Live album by Sonny Rollins
- Released: December 1962
- Recorded: July 27–30, 1962 February 20, 1963 (bonus tracks)
- Venue: The Village Gate, New York City
- Genre: Jazz
- Label: RCA Victor
- Producer: George Avakian, Bob Prince

Sonny Rollins chronology
| What's New? (1962) | Our Man in Jazz (1962) | Sonny Meets Hawk! (1963) |

= Our Man in Jazz =

1962 live album by Sonny Rollins

Our Man in Jazz is a live album by jazz saxophonist Sonny Rollins, released by RCA Victor featuring July 1962 performances by Rollins with Don Cherry, Bob Cranshaw, and Billy Higgins. These performances have been described as contrasting from Rollins' previous style by moving to "very long free-form fancies, swaggering and impetuous".

The CD reissue supplements the original LP's three tracks with three tracks recorded in February of the following year, with Henry Grimes replacing Cranshaw on bass. These recordings originally appeared on 3 in Jazz (an LP also featuring performances by Gary Burton and Clark Terry).

Aim 1: Please copy the hockey-scene entries below line for line, leaving the pictures out of your answer.

Record list:
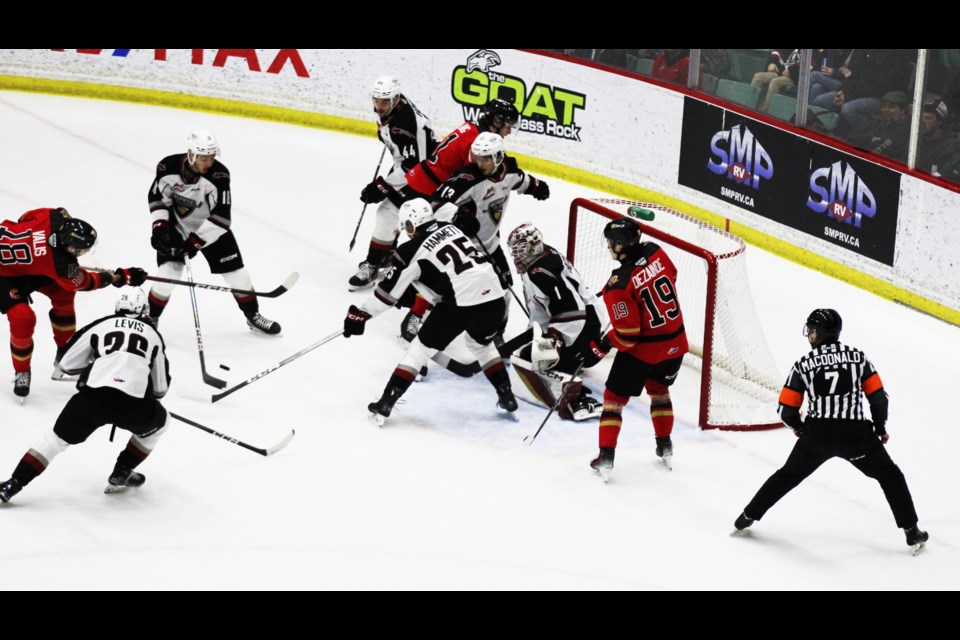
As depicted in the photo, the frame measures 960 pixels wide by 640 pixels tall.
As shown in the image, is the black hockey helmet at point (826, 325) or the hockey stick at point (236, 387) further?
the hockey stick at point (236, 387)

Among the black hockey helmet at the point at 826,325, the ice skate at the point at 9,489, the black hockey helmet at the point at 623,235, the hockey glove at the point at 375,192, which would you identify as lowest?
the ice skate at the point at 9,489

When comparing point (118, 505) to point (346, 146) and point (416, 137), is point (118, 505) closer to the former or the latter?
point (416, 137)

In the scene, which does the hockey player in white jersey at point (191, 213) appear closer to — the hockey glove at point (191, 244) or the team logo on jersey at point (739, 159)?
the hockey glove at point (191, 244)

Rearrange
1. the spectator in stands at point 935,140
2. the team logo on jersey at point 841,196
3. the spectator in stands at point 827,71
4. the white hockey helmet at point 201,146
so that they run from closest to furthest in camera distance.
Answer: the white hockey helmet at point 201,146, the spectator in stands at point 935,140, the team logo on jersey at point 841,196, the spectator in stands at point 827,71

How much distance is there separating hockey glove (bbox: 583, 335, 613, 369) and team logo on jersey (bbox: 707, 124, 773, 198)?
9.42 feet

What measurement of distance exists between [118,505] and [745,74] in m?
4.96

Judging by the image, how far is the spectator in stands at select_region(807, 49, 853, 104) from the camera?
8219mm

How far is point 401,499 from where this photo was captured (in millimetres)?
5863

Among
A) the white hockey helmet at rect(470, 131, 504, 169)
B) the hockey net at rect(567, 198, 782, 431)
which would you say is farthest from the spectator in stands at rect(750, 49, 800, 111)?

Aim 2: Write out the whole Our Man in Jazz text above, word for word.

Full answer 1:
As depicted in the photo, the frame measures 960 pixels wide by 640 pixels tall.
As shown in the image, is the black hockey helmet at point (826, 325) or the hockey stick at point (236, 387) further?
the hockey stick at point (236, 387)

Among the black hockey helmet at the point at 826,325, the ice skate at the point at 9,489, the black hockey helmet at the point at 623,235, the hockey glove at the point at 375,192, which would you identify as lowest?
the ice skate at the point at 9,489

When comparing point (118, 505) to point (346, 146) and point (416, 137), is point (118, 505) closer to the former or the latter?
point (416, 137)

In the scene, which does the hockey player in white jersey at point (191, 213) appear closer to — the hockey glove at point (191, 244) or the team logo on jersey at point (739, 159)?
the hockey glove at point (191, 244)

Rearrange
1. the spectator in stands at point 935,140
2. the team logo on jersey at point 841,196
3. the spectator in stands at point 827,71
4. the white hockey helmet at point 201,146
so that they run from closest to furthest in camera distance.
Answer: the white hockey helmet at point 201,146, the spectator in stands at point 935,140, the team logo on jersey at point 841,196, the spectator in stands at point 827,71

How much distance is there separating hockey glove (bbox: 583, 335, 613, 369) and team logo on jersey (bbox: 707, 124, 773, 198)?
9.42 feet

What measurement of distance exists between [118,505] and [745,74] in m?
4.96

Judging by the image, how far is the spectator in stands at select_region(807, 49, 853, 104) from the camera?
8219mm

How far is point 401,499 from where this photo was captured (in millimetres)?
5863

Among
A) the white hockey helmet at rect(470, 131, 504, 169)
B) the hockey net at rect(567, 198, 782, 431)
which would you say is farthest from the spectator in stands at rect(750, 49, 800, 111)?

Full answer 2:
Live album by Sonny Rollins
- Released: December 1962
- Recorded: July 27–30, 1962 February 20, 1963 (bonus tracks)
- Venue: The Village Gate, New York City
- Genre: Jazz
- Label: RCA Victor
- Producer: George Avakian, Bob Prince

Sonny Rollins chronology
| What's New? (1962) | Our Man in Jazz (1962) | Sonny Meets Hawk! (1963) |

= Our Man in Jazz =

1962 live album by Sonny Rollins

Our Man in Jazz is a live album by jazz saxophonist Sonny Rollins, released by RCA Victor featuring July 1962 performances by Rollins with Don Cherry, Bob Cranshaw, and Billy Higgins. These performances have been described as contrasting from Rollins' previous style by moving to "very long free-form fancies, swaggering and impetuous".

The CD reissue supplements the original LP's three tracks with three tracks recorded in February of the following year, with Henry Grimes replacing Cranshaw on bass. These recordings originally appeared on 3 in Jazz (an LP also featuring performances by Gary Burton and Clark Terry).